[Records from a collection]
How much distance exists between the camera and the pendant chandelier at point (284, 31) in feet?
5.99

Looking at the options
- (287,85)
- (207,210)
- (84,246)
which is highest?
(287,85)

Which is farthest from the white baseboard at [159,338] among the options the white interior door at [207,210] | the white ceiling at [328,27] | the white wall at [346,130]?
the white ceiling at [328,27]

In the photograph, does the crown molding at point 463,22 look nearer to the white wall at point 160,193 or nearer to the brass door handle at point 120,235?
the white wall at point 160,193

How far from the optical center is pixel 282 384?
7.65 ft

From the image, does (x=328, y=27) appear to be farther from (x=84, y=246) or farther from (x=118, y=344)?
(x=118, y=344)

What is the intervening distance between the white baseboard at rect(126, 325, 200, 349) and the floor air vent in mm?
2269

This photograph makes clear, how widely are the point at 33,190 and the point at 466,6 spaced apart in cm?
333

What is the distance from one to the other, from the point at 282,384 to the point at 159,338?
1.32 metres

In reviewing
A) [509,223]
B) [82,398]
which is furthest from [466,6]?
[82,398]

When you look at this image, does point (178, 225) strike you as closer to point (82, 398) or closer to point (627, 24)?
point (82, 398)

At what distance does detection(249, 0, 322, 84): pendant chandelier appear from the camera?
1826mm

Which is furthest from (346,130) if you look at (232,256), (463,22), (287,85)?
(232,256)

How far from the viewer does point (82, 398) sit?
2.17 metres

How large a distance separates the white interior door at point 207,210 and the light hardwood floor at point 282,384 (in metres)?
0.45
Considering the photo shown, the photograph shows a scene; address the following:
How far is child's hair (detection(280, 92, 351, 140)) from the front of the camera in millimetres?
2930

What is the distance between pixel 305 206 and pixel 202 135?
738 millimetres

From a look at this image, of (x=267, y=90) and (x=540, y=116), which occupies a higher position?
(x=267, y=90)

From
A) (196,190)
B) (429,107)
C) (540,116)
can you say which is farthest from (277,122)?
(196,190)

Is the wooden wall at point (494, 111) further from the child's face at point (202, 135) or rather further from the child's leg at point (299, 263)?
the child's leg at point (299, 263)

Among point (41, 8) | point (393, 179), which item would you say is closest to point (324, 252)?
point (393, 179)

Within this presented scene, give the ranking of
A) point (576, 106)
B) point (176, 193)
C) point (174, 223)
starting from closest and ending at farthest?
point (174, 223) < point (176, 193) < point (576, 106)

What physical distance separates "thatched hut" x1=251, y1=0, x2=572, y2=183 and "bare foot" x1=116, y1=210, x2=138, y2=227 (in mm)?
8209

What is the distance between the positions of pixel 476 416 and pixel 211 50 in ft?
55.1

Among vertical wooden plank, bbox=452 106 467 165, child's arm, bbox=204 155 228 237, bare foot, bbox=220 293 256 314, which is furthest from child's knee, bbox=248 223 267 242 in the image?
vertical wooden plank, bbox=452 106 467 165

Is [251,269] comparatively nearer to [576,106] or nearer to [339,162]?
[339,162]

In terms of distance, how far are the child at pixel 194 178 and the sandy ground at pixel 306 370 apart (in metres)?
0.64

[WRITTEN TASK] Reproduce the data above word for word, from the first line through the last, with no changes.

[ANSWER IN FULL]
How much distance exists between the camera and the pendant chandelier at point (284, 31) in feet?
5.99

Looking at the options
- (287,85)
- (207,210)
- (84,246)
which is highest?
(287,85)

Which is farthest from the white baseboard at [159,338] among the options the white interior door at [207,210] | the white ceiling at [328,27] | the white wall at [346,130]?
the white ceiling at [328,27]

In the photograph, does the crown molding at point 463,22 look nearer to the white wall at point 160,193 or nearer to the brass door handle at point 120,235?
the white wall at point 160,193

How far from the optical center is pixel 282 384?
7.65 ft

From the image, does (x=328, y=27) appear to be farther from (x=84, y=246) or farther from (x=118, y=344)?
(x=118, y=344)

What is the intervening distance between the white baseboard at rect(126, 325, 200, 349) and the floor air vent in mm?
2269

This photograph makes clear, how widely are the point at 33,190 and the point at 466,6 spaced apart in cm?
333

What is the distance from one to the other, from the point at 282,384 to the point at 159,338?
1.32 metres

In reviewing
A) [509,223]
B) [82,398]
which is furthest from [466,6]?
[82,398]

When you look at this image, does point (178, 225) strike you as closer to point (82, 398) or closer to point (627, 24)?
point (82, 398)

At what distance does detection(249, 0, 322, 84): pendant chandelier appear from the camera?
1826mm

Which is furthest from (346,130) if you look at (232,256), (463,22), (287,85)?
(232,256)

How far from the viewer does point (82, 398) sit?
2.17 metres

How large a distance separates the white interior door at point 207,210 and the light hardwood floor at point 282,384 (in metres)?
0.45
Considering the photo shown, the photograph shows a scene; address the following:
How far is child's hair (detection(280, 92, 351, 140)) from the front of the camera in millimetres?
2930

What is the distance between pixel 305 206 and pixel 202 135?
738 millimetres

From a look at this image, of (x=267, y=90) and (x=540, y=116), which occupies a higher position?
(x=267, y=90)

From
A) (196,190)
B) (429,107)
C) (540,116)
can you say which is farthest from (277,122)?
(196,190)

Is the wooden wall at point (494, 111) further from the child's face at point (202, 135) or rather further from the child's leg at point (299, 263)?
the child's leg at point (299, 263)

Among point (41, 8) | point (393, 179), which item would you say is closest to point (324, 252)?
point (393, 179)

Within this presented scene, give the ranking of
A) point (576, 106)
B) point (176, 193)
C) point (174, 223)
starting from closest and ending at farthest?
point (174, 223) < point (176, 193) < point (576, 106)

What physical distance separates "thatched hut" x1=251, y1=0, x2=572, y2=183 and "bare foot" x1=116, y1=210, x2=138, y2=227 (in mm)?
8209

What is the distance between the positions of pixel 476 416 and pixel 211 50 in ft?
55.1

Among vertical wooden plank, bbox=452 106 467 165, child's arm, bbox=204 155 228 237, bare foot, bbox=220 293 256 314, which is furthest from child's knee, bbox=248 223 267 242 in the image?
vertical wooden plank, bbox=452 106 467 165

Is [251,269] comparatively nearer to [576,106] or nearer to [339,162]?
[339,162]

In terms of distance, how far are the child at pixel 194 178 and the sandy ground at pixel 306 370 apart (in metres)?
0.64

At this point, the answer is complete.